All the defenders looked that way to see Pikel charging at them. His right arm was stretched out to the side, shillelagh pointed at the horde. The club threw sparks, and at first the bright light alone kept the undead back from Pikel, clearing the way as he continued his run. But more importantly, those sparks sizzled out to the spilled alcohol, and nothing burned brighter than Carradden whiskey.

The dwarf ran on, the enchanted cudgel spitting its flares, and flames roared up in response.

Despite her pain, despite her fear for her brothers, Hanaleisa couldn’t help but giggle as the dwarf passed, his stumpy arm flapping like the wing of a wounded duck. He was not running, Hanaleisa saw—he was skipping.

An image of a five-year-old Rorick skipping around her mother’s garden outside Spirit Soaring, sparkler in hand, flashed in Hanaleisa’s mind, and a sudden contentment washed over her, as if she was certain that Uncle Pikel would make everything all right.She shook the notion away quickly, though, and finished off a nearby monster that was caught on their side of the fire wall. Then she ran to Temberle, who was already calling out to organize the retreat. Hanaleisa reached into her pouch and pulled forth some clean cloth, quickly tying off Temberle’s torn arm.

And not a moment too soon. Her brother nodded appreciatively, then swooned. Hanaleisa caught him and called for help, directing a woman to retrieve Temberle’s greatsword, for she knew—they all knew—he would surely need it again, and very soon.

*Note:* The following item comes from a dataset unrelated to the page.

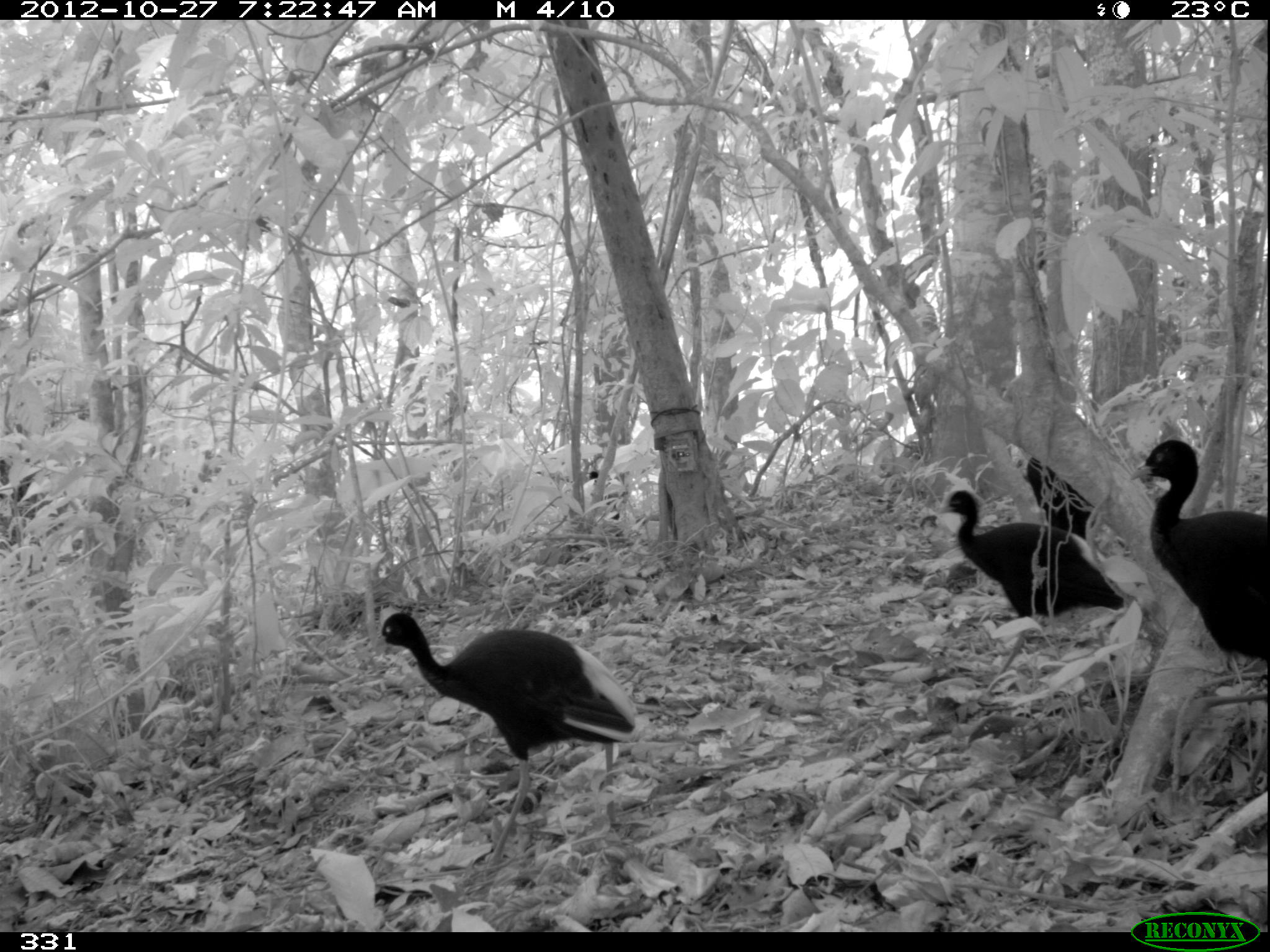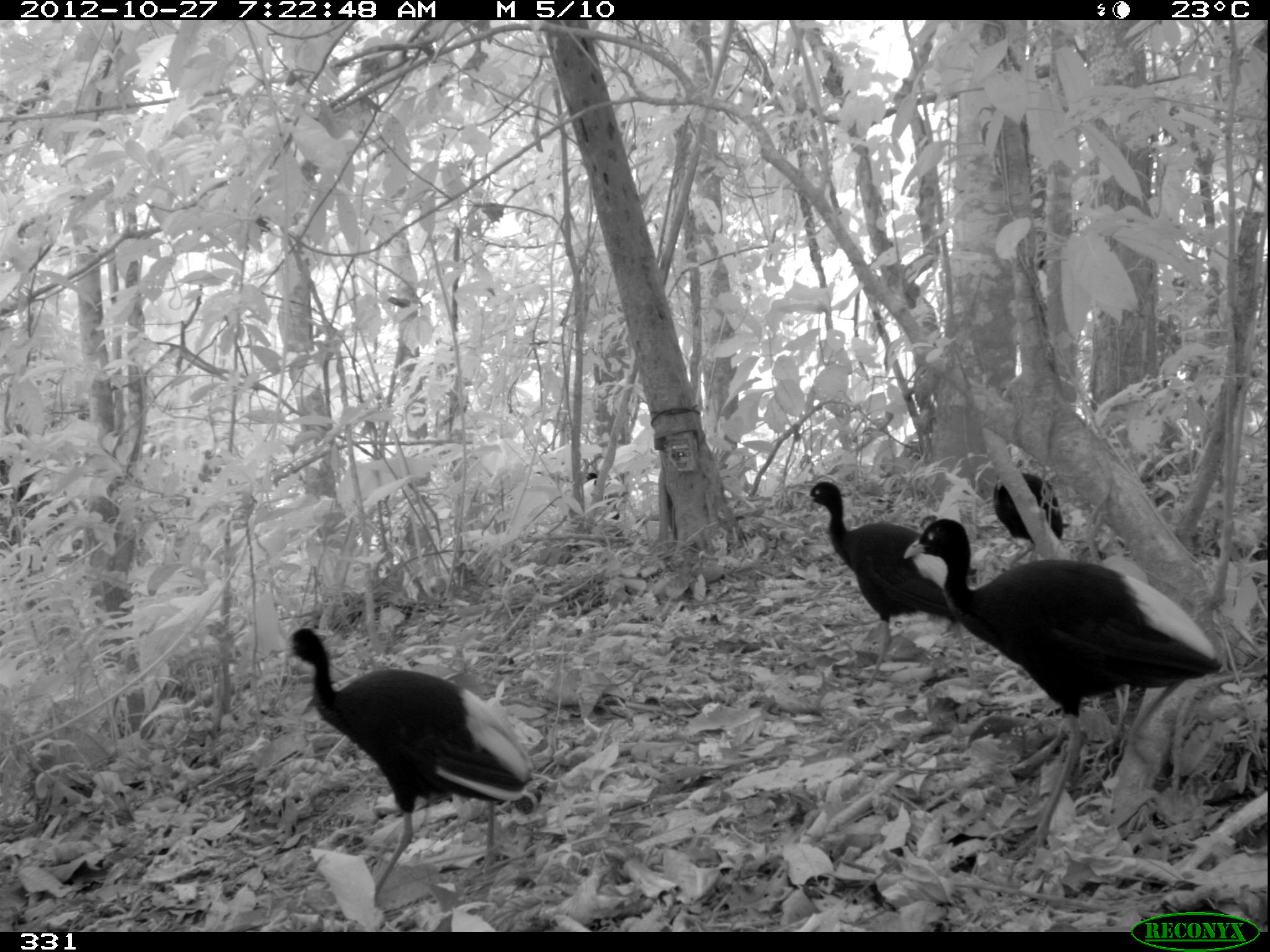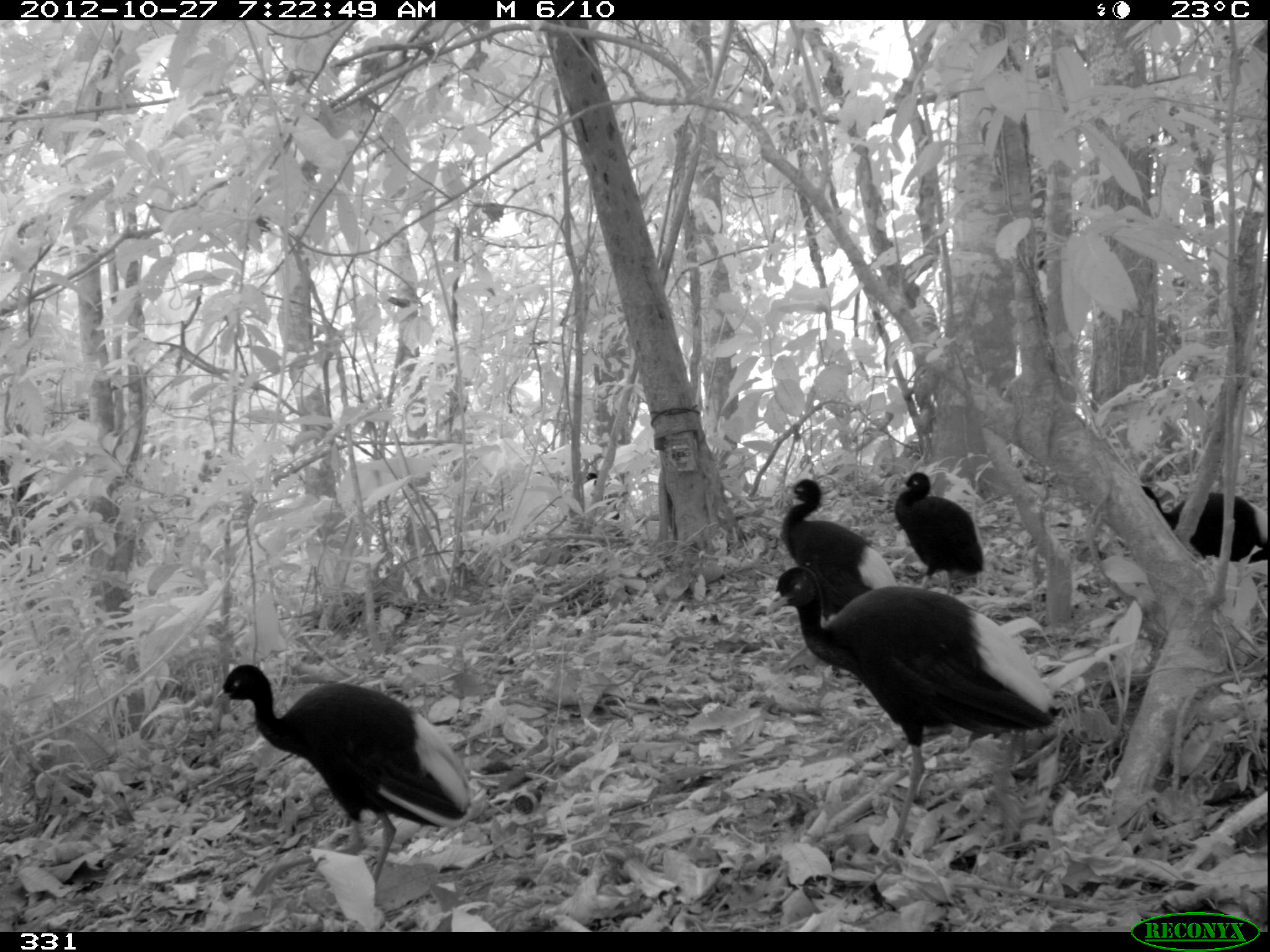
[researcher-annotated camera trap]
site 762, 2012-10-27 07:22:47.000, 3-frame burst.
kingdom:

Into the storehouse they went, a line of weary and battered defenders—battered emotionally as much as physically, perhaps even more so, for they knew to a man and woman that their beloved Carradoon was unlikely to survive the surprise onslaught.

* * * * *

“You saved us all,” Hanaleisa said to Rorick a short while later, when they were all together once more.

“Uncle Pikel did the dangerous work,” Rorick said, nodding his chin toward the dwarf.

“Doo-dad, hee hee hee,” said the dwarf. He presented his shillelagh and added, “Boom!” with a shake of his hairy head.

“We’re not saved yet,” Temberle said from a small window overlooking the carnage on the street. Conscious again, but still weakened, the young man’s voice sounded grim indeed. “Those fires won’t last for long.”

It was true, but the whiskey-fueled conflagration had turned the battle and saved their cause. The stupid undead knew no fear and had kept coming on, their rotting clothes and skin adding fuel to the flames as they crumpled and burned atop their fellows.

But a few stragglers were getting through, scratching at the storehouse walls, battering the planks, and the fires outside were burning low.

One zombie walked right through the fires and came out ablaze. Still it advanced, right to the storehouse door, and managed to pound its fists a few times before succumbing to the flames. And as bad luck would have it, those flames licked at the wood. They wouldn’t have been of consequence, except from the roof above, one of the kegs had overturned, spilling its volatile contents across the roof and down the side.

Several people screamed as the corner of the storehouse flared up. Some went to try to battle the flames, but to no avail. Worse, the keg throwers hadn’t emptied about a third of the whiskey stocks from the storehouse. Whiskey was one of Carradoon’s largest exports—boats sailed out with kegs of the stuff almost every tenday.